During this time when Rachel and I were getting close, Jessica was dealing with some major work problems. She was also involved in a romantic relationship that probably got too serious too quickly (this isn’t conjecture on my part, I started seeing more of Jessica towards the end of that relationship, and she herself talked about how if that relationship hadn’t moved so quickly, she would have realized that maybe it wasn’t the best relationship for her, and broken it off earlier, before she felt so invested in it). The relationship was rather volatile – not in a physically abusive way, but in a “frequent passionate arguments/oh god, we’re too different to make it work/no! our love will overcome all and we will make it work!” kind of way. Between work and that relationship, most of Jessica’s time was completely booked physically. So she rarely came over and Rachel rarely went to her place. They did keep in touch with a lot of texting, phone calls, and emails. But as I didn’t keep track of exactly who Rachel was talking to when, I had no idea that there was another person in Rachel’s life who was so deeply important to her.

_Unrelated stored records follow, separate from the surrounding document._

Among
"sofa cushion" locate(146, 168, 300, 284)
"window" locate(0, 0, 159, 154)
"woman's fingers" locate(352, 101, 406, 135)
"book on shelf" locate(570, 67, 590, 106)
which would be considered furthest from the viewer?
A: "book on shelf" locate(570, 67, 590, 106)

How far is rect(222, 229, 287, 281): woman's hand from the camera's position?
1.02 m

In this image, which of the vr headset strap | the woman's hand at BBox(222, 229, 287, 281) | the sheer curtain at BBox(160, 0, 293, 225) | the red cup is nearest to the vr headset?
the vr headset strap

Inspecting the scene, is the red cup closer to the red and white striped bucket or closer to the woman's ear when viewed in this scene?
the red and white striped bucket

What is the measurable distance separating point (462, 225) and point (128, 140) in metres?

In hindsight, it is odd (and has always bothered me) a little bit that Rachel said close to nothing about her relationship with Jessica. The weird thing about it was that I learned a lot about Rachel’s two closest childhood friends (one of whom is still a close friend to this day). I learned a lot about her friends in general, and the important past relationships in her life. But she never mentioned her passionate and deep relationship with Jessica. I don’t know if maybe she thought I’d be offended or jealous or upset to learn that she has someone else in her life that she was extremely close to. I wouldn’t have. And if she’d told me, I wouldn’t have felt blind-sided the way I did, when she did finally talk to me about Jessica and how important her relationship with Jessica was.
As I think back over this, and I think of what I know of Jessica, I can only thing of one really good reason why Rachel hesitated to tell me, and that is what I suggested over – that she thought I’d become extremely jealous. Jessica herself is an extremely jealous person at times. And she’s not afraid to express her jealousy in terms that make it clear that she expects Rachel to “make things up to her” and keep “making things up to her” until Jessica decides that things are “even” (that was a behavior of Jessica’s that I immediately nipped in the bud when we started to become close. I let her know on no uncertain terms that I didn’t cater to behavior like that. After the first few times that she tried to pout at me and was met with a brick wall of unimpressedness, she quit). So maybe if the other person in Rachel’s life who was extremely important to her behaved that way, she expected me to behave that way too. I don’t know. All this is conjecture, and getting a bit ahead of itself, and in the end, I’ll probably never know.
The main thing is that during this time, I was unaware of Jessica as anything other than a good friend because Jessica’s work and relationship commitments took up too much of her time for her to be physically around much. And though she and Rachel had an intense (and constant) communication going through emailing, texting, and phone calls I didn’t pay specific attention to who Rachel was talking to, how much, or think to question her on that. Honestly, why would it be any of my business, so long as I felt like Rachel and I were meeting the relationship needs that we’d established between us? I always assumed that if there was someone enormously important in the life of someone who I loved, that they’d tell me about it – volunteer it – themself. It didn’t occur to me to ask.
So that is where Jessica and Rachel were with each other when Rachel was moving in with me. I was oblivious to that facet of Rachel’s life, and mainly focused on being thrilled that Rachel and I would soon be living together. It seemed like a wonderful step along a beautiful journey of becoming closer and closer to someone I loved.
This seems like a good place to pause for the moment. I’ll resume in Part 2.